## Extrait du document
La piquette surfe sur la vague de fraîcheur

Justine Knapp | 29/07/2024 15:11

Boisson paysanne issue de la fabrication de vin, la piquette refait surface dans le vignoble malgré son interdiction.

“Pendant un temps, nous n’en avons plus fait la promotion, annoncent Maya Sallée et Nicolas Fernandez du domaine la Calmette, à Cahors. Les fraudes s’étaient déplacées jusque chez nous.” Car cette boisson paysanne et ancestrale est interdite depuis 1907, ce qui l’a progressivement effacée des campagnes.

Si dans le langage courant, la “piquette” désigne un vin de mauvaise qualité, à l’origine, il s’agit bien d’une boisson fermentée élaborée en ajoutant de l’eau sur le marc, c’est-à-dire la matière sèche (peaux, pépins, rafles, voire un peu de jus de raisin laissé dans la masse) qu’il reste après le pressurage du vin rouge. La piquette n’est pas du vin, mais elle en est issue. Elle remplissait les verres des vignerons et des ouvriers agricoles. La fraude massive de l’époque, reposant sur le fait de la faire passer pour du vin, a abouti à son interdiction. Mais quel sens celle-ci a-t-elle encore aujourd’hui ?

Les piquettes refont surface dans le vignoble. Certains domaines ne s’en cachent pas, espérant que change cette réglementation désuète. Dans les Corbières, Alexandre et Laurence They du Château Vieux Moulin proposent leur “bibine”, un marc de cinsault et de l’eau de source fermentés pendant dix jours. L’intitulé officiel annonce "boisson aromatisée à base de vin", une astuce légale. Quand la teneur en eau est plus importante, on peut indiquer “cocktail aromatisé à base de produits vitivinicoles”.

Un vrai casse-tête

Même démarche dans le piémont pyrénéen pour Antoine Arraou, du Château Lafitte. Un coup de fil à un domaine ami commercialisant une piquette a permis de prendre connaissance du filon : “C’est un vrai casse-tête, c’est malheureux.” Un rouge cerise soutenu se balance dans l’une des 600 bouteilles qu’il propose. La cuvée s’appelle “Vinò͘t”, tiré du nom béarnais qui signifie “petit vin”, comme lui ont soufflé les vignerons locaux dont les parents des grands-parents sirotaient ce breuvage commun.

## Problème à résoudre
Indiquez, s’il vous plaît, si chacune des affirmations suivantes concorde avec l’article sur la piquette ci-dessus. Répondez par oui ou par non et citez à l’identique les mots de l’article qui tranchent.
1. La piquette est interdite depuis 1907.
2. La piquette est considérée comme du vin.
3. La « bibine » du Château Vieux Moulin fermente pendant trois semaines.

(Enregistrements issus d’une collection)
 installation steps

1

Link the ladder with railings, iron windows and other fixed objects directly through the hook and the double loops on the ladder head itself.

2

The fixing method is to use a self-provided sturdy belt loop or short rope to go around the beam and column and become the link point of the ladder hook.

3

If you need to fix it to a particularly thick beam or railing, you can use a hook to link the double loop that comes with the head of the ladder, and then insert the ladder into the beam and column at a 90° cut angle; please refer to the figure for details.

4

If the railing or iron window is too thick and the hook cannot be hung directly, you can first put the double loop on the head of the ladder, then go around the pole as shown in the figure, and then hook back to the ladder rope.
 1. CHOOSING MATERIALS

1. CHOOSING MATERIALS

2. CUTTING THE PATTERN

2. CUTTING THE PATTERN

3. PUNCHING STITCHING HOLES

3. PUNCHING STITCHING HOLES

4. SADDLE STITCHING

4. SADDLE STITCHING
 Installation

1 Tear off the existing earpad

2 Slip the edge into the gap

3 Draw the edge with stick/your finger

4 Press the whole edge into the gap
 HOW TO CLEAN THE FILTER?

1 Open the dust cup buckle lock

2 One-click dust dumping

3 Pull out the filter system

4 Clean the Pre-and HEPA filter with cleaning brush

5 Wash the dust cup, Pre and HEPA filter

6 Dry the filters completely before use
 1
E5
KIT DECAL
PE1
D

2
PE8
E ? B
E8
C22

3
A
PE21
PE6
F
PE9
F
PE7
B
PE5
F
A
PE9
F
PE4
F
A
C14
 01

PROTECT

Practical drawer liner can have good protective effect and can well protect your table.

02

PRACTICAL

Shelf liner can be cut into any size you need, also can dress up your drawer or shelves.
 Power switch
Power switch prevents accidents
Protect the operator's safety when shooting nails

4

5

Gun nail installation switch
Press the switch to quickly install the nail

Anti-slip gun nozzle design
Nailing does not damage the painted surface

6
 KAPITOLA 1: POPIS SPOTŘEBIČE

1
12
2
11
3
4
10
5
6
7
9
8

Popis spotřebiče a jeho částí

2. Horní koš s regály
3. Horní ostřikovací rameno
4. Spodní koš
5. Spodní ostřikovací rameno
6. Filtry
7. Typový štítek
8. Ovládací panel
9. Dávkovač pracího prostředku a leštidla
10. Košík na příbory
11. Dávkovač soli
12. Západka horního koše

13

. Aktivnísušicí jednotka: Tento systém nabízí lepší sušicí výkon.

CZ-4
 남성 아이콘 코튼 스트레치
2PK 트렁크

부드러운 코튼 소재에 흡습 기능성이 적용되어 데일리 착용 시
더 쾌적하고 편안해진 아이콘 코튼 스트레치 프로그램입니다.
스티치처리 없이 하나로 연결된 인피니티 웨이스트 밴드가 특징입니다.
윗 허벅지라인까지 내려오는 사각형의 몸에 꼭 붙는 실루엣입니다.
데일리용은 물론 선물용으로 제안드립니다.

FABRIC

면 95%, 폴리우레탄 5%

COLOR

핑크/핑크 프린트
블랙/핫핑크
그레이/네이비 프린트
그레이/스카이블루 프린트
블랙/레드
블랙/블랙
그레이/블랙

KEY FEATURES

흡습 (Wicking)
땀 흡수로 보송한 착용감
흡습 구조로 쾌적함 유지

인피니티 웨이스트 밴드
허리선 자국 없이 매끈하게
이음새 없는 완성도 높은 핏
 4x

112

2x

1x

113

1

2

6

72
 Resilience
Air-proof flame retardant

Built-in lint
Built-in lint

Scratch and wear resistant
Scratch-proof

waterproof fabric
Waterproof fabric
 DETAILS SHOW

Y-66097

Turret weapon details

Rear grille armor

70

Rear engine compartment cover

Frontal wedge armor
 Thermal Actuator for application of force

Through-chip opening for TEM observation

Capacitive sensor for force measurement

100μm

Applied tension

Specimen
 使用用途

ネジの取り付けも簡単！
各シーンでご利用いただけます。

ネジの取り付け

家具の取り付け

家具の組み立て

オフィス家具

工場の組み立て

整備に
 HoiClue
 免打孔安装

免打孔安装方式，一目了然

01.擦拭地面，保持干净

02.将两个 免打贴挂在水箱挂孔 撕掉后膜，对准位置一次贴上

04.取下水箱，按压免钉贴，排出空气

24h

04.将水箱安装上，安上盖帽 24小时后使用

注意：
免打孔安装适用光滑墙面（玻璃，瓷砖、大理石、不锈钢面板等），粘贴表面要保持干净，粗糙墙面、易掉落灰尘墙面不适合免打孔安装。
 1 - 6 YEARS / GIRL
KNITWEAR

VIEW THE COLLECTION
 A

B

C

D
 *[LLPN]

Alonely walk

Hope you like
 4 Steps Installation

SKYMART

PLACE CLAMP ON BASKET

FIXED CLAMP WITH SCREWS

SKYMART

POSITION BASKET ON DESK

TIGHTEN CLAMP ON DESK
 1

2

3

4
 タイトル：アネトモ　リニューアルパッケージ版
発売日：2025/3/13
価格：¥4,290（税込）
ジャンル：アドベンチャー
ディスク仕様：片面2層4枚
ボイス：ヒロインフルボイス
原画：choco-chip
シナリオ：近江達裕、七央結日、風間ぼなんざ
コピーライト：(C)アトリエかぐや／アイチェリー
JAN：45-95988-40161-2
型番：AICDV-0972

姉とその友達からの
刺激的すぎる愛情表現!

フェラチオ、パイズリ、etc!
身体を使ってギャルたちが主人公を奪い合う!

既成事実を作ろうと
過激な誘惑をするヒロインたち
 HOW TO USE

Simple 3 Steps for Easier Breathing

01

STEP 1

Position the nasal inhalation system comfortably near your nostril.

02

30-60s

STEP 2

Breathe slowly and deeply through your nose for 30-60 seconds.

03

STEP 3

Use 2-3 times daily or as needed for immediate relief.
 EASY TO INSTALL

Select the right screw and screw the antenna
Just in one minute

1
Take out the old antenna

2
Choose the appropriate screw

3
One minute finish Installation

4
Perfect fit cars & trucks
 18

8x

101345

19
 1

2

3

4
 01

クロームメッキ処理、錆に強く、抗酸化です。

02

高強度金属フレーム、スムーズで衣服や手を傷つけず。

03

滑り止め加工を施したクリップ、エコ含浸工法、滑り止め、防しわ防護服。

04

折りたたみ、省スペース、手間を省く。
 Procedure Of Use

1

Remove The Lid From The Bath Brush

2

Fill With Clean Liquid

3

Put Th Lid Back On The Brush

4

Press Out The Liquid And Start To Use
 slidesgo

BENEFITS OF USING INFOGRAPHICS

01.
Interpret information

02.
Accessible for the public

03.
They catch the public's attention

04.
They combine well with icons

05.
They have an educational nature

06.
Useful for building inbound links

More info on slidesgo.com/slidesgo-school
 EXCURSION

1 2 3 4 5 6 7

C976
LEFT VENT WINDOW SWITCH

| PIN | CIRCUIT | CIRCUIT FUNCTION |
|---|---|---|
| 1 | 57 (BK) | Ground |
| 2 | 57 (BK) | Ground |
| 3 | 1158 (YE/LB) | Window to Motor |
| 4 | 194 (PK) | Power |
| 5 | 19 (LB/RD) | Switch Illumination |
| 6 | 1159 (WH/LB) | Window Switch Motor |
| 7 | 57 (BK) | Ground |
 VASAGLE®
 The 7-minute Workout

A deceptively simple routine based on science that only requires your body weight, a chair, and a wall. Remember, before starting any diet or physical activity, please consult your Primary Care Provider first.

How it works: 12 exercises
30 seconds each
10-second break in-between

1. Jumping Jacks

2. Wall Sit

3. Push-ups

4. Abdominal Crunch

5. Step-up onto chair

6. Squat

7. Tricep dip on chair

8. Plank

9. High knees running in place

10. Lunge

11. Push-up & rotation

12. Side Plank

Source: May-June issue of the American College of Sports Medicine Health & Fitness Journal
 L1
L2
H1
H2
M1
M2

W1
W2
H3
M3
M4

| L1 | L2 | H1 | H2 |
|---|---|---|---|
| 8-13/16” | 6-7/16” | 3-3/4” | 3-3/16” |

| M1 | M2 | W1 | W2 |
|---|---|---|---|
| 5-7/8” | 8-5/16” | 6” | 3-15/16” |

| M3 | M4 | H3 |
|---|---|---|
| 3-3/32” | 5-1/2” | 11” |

## Corrigé
1. Oui : « cette boisson paysanne et ancestrale est interdite depuis 1907 »
2. Non : « La piquette n’est pas du vin, mais elle en est issue. »
3. Non : « un marc de cinsault et de l’eau de source fermentés pendant dix jours »